Глава двадцать вторая
Пройдя по этажам и коридорам, где буквально все встречавшиеся на пути здоровались с ней, Верба открыла дверь в свой кабинет на пятом этаже и с каким-то странным чувством вспомнила те времена, когда в этом институте им принадлежала только одна лаборатория — две комнаты, уставленные компьютерами и техникой связи. Теперь от института осталась лишь вывеска, а за ней и двумя кордонами жесткой пропускной системы занимал большой шестиэтажный корпус и три пристройки, не считая складов и гаражей, мощнейший Информцентр со штатом в полторы тысячи человек, работающих исключительно на службу РИСК.

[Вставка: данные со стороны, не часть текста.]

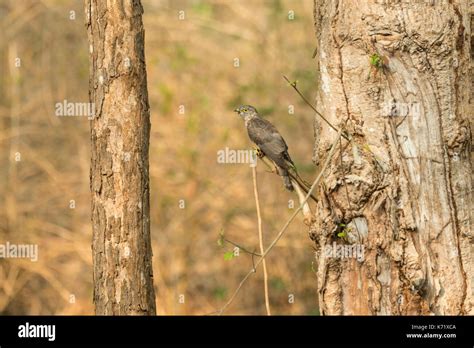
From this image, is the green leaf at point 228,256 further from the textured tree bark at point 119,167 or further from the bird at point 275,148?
the bird at point 275,148

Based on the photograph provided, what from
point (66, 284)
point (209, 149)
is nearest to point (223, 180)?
point (209, 149)

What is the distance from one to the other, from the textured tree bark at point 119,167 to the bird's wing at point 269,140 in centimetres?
142

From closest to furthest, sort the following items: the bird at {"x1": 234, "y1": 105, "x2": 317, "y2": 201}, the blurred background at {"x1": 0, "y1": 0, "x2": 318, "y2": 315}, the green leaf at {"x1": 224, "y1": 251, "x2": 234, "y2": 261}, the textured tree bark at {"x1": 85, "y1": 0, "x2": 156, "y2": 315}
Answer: the green leaf at {"x1": 224, "y1": 251, "x2": 234, "y2": 261}, the textured tree bark at {"x1": 85, "y1": 0, "x2": 156, "y2": 315}, the bird at {"x1": 234, "y1": 105, "x2": 317, "y2": 201}, the blurred background at {"x1": 0, "y1": 0, "x2": 318, "y2": 315}

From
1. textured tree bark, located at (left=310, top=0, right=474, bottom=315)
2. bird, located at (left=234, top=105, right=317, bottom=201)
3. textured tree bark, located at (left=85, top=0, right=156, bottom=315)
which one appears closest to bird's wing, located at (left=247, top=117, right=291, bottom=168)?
bird, located at (left=234, top=105, right=317, bottom=201)

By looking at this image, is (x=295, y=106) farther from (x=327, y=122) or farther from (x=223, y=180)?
(x=327, y=122)

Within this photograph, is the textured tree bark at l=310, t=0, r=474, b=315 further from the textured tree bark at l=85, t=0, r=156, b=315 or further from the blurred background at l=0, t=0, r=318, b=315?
the blurred background at l=0, t=0, r=318, b=315

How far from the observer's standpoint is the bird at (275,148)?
5910 millimetres

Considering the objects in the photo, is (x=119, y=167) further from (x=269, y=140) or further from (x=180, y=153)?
(x=180, y=153)

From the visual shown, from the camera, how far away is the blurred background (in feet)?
33.1

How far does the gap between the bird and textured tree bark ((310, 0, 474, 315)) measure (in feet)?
3.45

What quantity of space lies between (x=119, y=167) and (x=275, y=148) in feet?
5.66

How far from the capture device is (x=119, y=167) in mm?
4984

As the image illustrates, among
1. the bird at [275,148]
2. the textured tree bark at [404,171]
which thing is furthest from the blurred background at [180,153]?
the textured tree bark at [404,171]
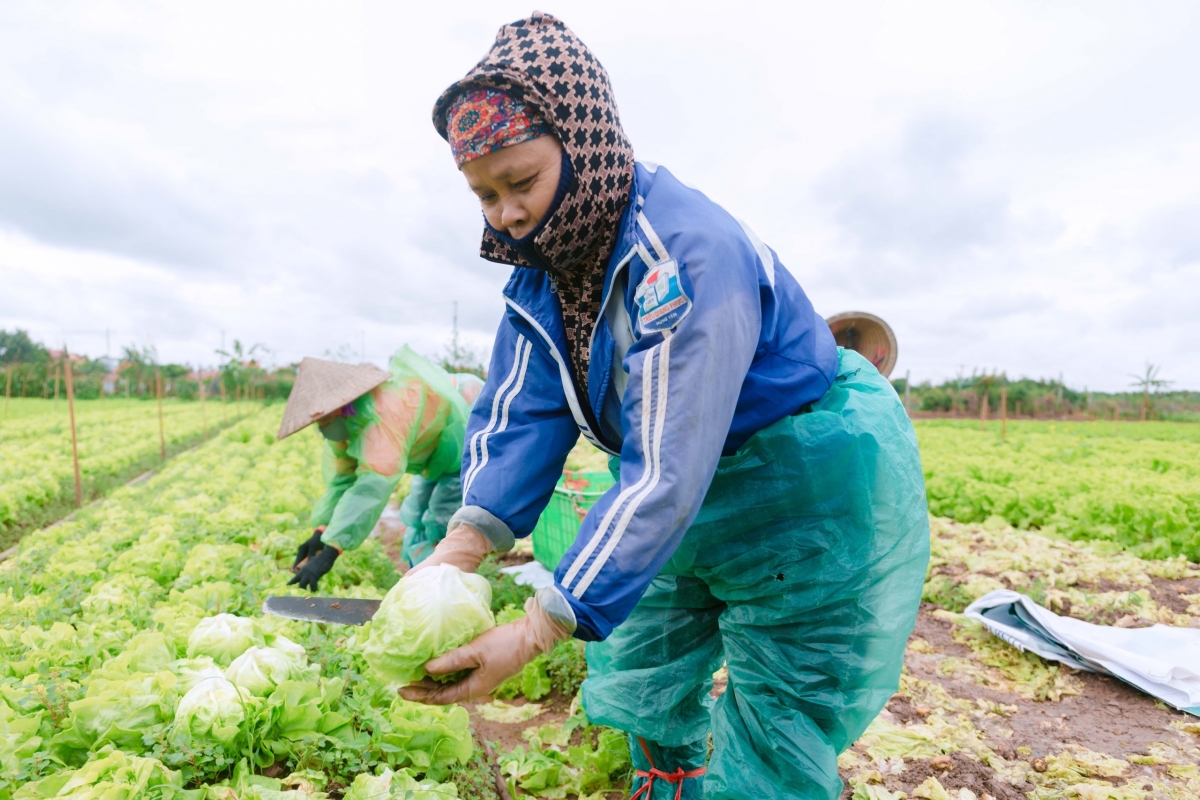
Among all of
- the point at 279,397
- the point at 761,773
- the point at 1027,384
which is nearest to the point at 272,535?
the point at 761,773

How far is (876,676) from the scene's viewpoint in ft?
5.75

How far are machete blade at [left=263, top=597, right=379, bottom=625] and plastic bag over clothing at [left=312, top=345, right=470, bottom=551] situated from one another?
1705mm

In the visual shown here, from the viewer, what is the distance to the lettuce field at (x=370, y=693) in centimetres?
183

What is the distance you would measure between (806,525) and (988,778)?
170cm

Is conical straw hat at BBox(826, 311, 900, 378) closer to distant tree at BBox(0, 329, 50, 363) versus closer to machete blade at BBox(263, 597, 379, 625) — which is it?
machete blade at BBox(263, 597, 379, 625)

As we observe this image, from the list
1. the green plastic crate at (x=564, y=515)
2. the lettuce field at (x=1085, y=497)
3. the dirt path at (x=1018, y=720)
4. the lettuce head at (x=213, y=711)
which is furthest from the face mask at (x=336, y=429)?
the lettuce field at (x=1085, y=497)

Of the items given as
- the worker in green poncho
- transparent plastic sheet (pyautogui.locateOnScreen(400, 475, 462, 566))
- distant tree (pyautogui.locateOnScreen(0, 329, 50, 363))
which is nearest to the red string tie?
the worker in green poncho

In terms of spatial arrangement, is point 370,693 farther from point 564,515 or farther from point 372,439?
point 564,515

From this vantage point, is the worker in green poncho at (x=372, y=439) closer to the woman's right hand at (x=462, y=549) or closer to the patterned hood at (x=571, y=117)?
the woman's right hand at (x=462, y=549)

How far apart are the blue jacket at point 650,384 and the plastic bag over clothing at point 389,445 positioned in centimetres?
214

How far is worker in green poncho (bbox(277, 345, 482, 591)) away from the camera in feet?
12.1

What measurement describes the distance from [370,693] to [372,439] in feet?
6.61

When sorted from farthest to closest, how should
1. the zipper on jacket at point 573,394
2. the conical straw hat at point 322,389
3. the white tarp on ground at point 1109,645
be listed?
the conical straw hat at point 322,389 < the white tarp on ground at point 1109,645 < the zipper on jacket at point 573,394

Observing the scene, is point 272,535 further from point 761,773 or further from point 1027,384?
point 1027,384
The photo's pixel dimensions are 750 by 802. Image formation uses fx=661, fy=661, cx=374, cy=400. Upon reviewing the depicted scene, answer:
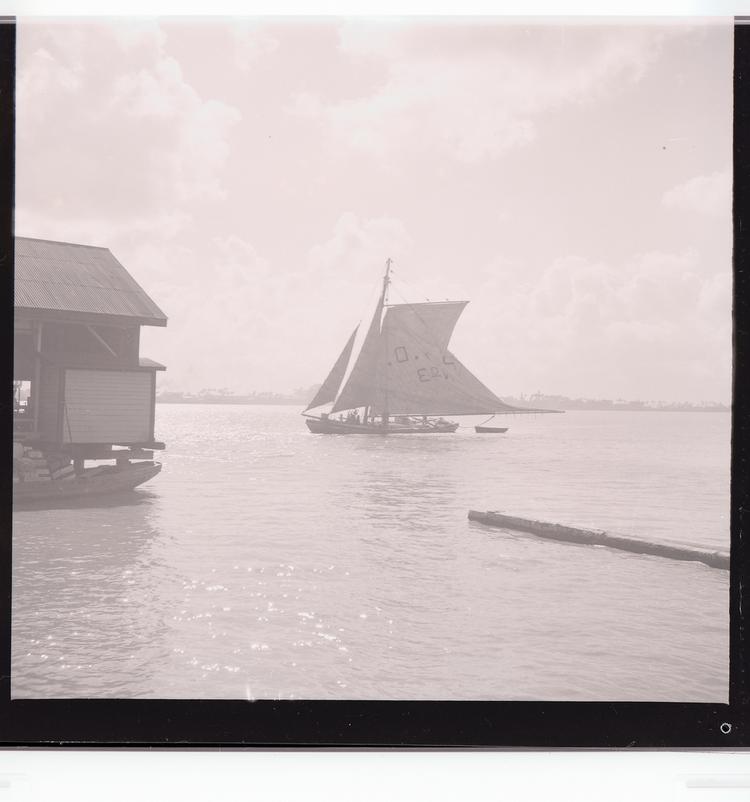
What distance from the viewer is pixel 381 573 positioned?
10.2ft

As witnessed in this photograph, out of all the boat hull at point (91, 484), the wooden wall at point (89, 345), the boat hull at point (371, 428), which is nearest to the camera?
the boat hull at point (91, 484)

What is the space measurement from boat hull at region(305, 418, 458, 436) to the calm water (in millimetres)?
58

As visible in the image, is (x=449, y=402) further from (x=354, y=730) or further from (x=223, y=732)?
(x=223, y=732)

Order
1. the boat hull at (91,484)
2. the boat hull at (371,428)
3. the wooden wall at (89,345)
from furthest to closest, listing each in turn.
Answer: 1. the boat hull at (371,428)
2. the wooden wall at (89,345)
3. the boat hull at (91,484)

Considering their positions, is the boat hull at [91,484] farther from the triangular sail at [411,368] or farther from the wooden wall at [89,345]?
the triangular sail at [411,368]

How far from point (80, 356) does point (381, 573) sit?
1.73m

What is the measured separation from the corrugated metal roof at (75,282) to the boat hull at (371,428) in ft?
2.82

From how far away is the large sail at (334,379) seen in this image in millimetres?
2943

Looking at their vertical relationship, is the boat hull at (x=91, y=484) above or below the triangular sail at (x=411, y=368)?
below

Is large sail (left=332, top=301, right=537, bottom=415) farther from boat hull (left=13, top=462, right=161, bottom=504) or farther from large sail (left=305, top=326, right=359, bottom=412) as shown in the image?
boat hull (left=13, top=462, right=161, bottom=504)

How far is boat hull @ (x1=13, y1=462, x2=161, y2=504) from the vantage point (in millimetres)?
2635

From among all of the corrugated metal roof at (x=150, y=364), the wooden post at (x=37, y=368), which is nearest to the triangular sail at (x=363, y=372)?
the corrugated metal roof at (x=150, y=364)

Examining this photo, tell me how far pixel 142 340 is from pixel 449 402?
1.47m

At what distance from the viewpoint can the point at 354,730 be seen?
2.45 m
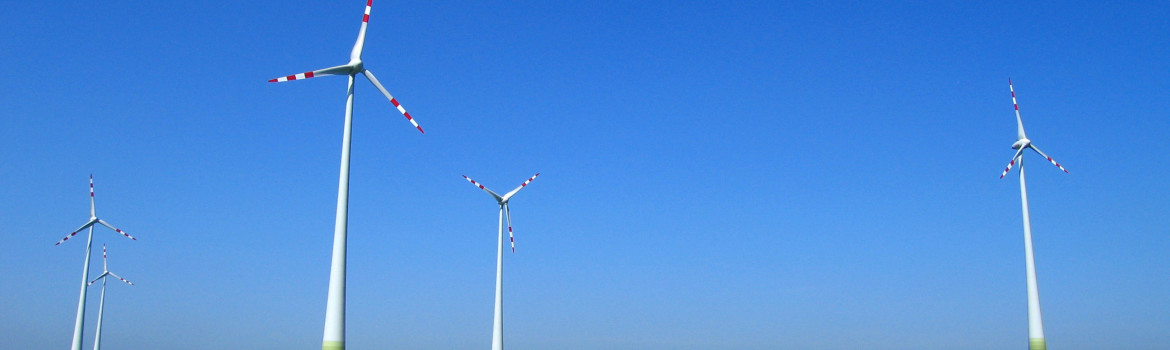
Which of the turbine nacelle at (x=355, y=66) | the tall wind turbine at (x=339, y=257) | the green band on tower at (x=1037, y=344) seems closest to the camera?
the tall wind turbine at (x=339, y=257)

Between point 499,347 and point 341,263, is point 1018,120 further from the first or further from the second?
point 341,263

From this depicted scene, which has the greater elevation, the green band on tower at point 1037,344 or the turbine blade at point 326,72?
the turbine blade at point 326,72

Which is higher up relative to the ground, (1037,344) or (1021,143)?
(1021,143)

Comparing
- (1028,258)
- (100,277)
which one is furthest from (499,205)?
(100,277)

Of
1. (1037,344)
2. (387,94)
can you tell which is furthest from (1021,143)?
(387,94)

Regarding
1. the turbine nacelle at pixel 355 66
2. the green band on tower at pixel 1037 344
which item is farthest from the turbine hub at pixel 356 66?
the green band on tower at pixel 1037 344

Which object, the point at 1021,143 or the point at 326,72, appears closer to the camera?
the point at 326,72

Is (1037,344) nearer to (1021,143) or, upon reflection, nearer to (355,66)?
(1021,143)

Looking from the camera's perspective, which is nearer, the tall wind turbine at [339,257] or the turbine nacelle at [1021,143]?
the tall wind turbine at [339,257]

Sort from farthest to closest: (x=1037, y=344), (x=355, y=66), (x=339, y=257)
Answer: (x=1037, y=344) → (x=355, y=66) → (x=339, y=257)

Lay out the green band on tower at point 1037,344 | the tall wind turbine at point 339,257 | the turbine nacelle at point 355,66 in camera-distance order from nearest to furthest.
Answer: the tall wind turbine at point 339,257, the turbine nacelle at point 355,66, the green band on tower at point 1037,344

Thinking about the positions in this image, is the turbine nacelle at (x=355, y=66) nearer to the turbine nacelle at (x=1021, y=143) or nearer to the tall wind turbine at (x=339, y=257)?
the tall wind turbine at (x=339, y=257)

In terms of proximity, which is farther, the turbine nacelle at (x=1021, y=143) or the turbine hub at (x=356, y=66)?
the turbine nacelle at (x=1021, y=143)

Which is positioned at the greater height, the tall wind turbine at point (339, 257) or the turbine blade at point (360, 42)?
the turbine blade at point (360, 42)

Директор Информцентра генерал-майор ФАПСИ Березников господину Старовойтову подчинялся чисто формально, имел первую категорию причастности и лично отвечал за связь между Москвой и штаб-квартирой Би-Би-Эс в Майами. Верба вызвала к себе Березникова, рассеянно выслушала его доклад, потом разобрала шифрограммы, скопившиеся на столе с пометкой «срочно», и отчеты сотрудников за последнюю неделю. В самом низу лежал доклад Шурика на октябрьском Совете Причастных. Мимо этого совещания Верба пролетела из-за своих экстравагантных обстоятельств. «Черт, — подумала она, — хоть за самым главным-то надо следить».
Из специального доклада Александра Максудова (номер — Седьмой, позывной — Клен) Совету Причастных службы РИСК
Выводы по результатам расследования, 13 октября 1995 г.
1. По результатам фонологической экспертизы, проведенной Научным центром Спрингера, между голосом человека, звонившего накануне убийства Сергею Малину, и голосом Петра Глызина (номер — Восьмой, позывной — Осокорь) принципиальных различий не обнаружено.
2. С 17.00 16.08.95 Глызин, грубо нарушая схему действии, предписанную ему легендой, находился вне ИТК-17 и имел практическую возможность выйти на связь с Малиным. Игорь Корягин (номер — Тридцать второй, позывной — Ветер) сознательно дезинформировал об этом Горбовского.
3. Согласно данным медицинской экспертизы, смерть Глызина наступила между 2.00 и 5.00 17.08.95 от ранения острым стальным штырем, вошедшим точно в сердце. Непосредственно перед этим Глызин потерял сознание от удара, нанесенного тупым предметом в затылок.
4. Корягин выезжал на место убийства в районе аэропорта. Пользуясь связями Глызина на уровне генералитета ФСБ, Корягин запретил какое бы то ни было расследование и лично организовал доставку тела в ИТК-17, переодевание и т. д. — словом, полную имитацию убийства в помещении колонии.
5. После разговора с Горбовским (номер — Третий позывной — Тополь) в ходе планового сеанса связи (запись прилагается) Корягин подвергся нападению неизвестных лиц на вокзальной площади и, нанеся всем трем телесные повреждения, не помешавшие преступникам скрыться, уехал на их машине. И с этого момента (около 10.00 18.08.95) о местонахождении и конкретных действиях Корягина ничего не известно.
6. В квартире Корягина в Екатеринбурге найден шифровальный блокнот, с помощью которого можно почти однозначно утверждать, что бессмысленная фраза «Чайки летают над морем и машут крыльями», переданная Корягиным по телефону и записанная Любовью Гуревич (номер — Пятый, позывной — Пальма), означает: «Осокорь пытался предупредить Ясеня».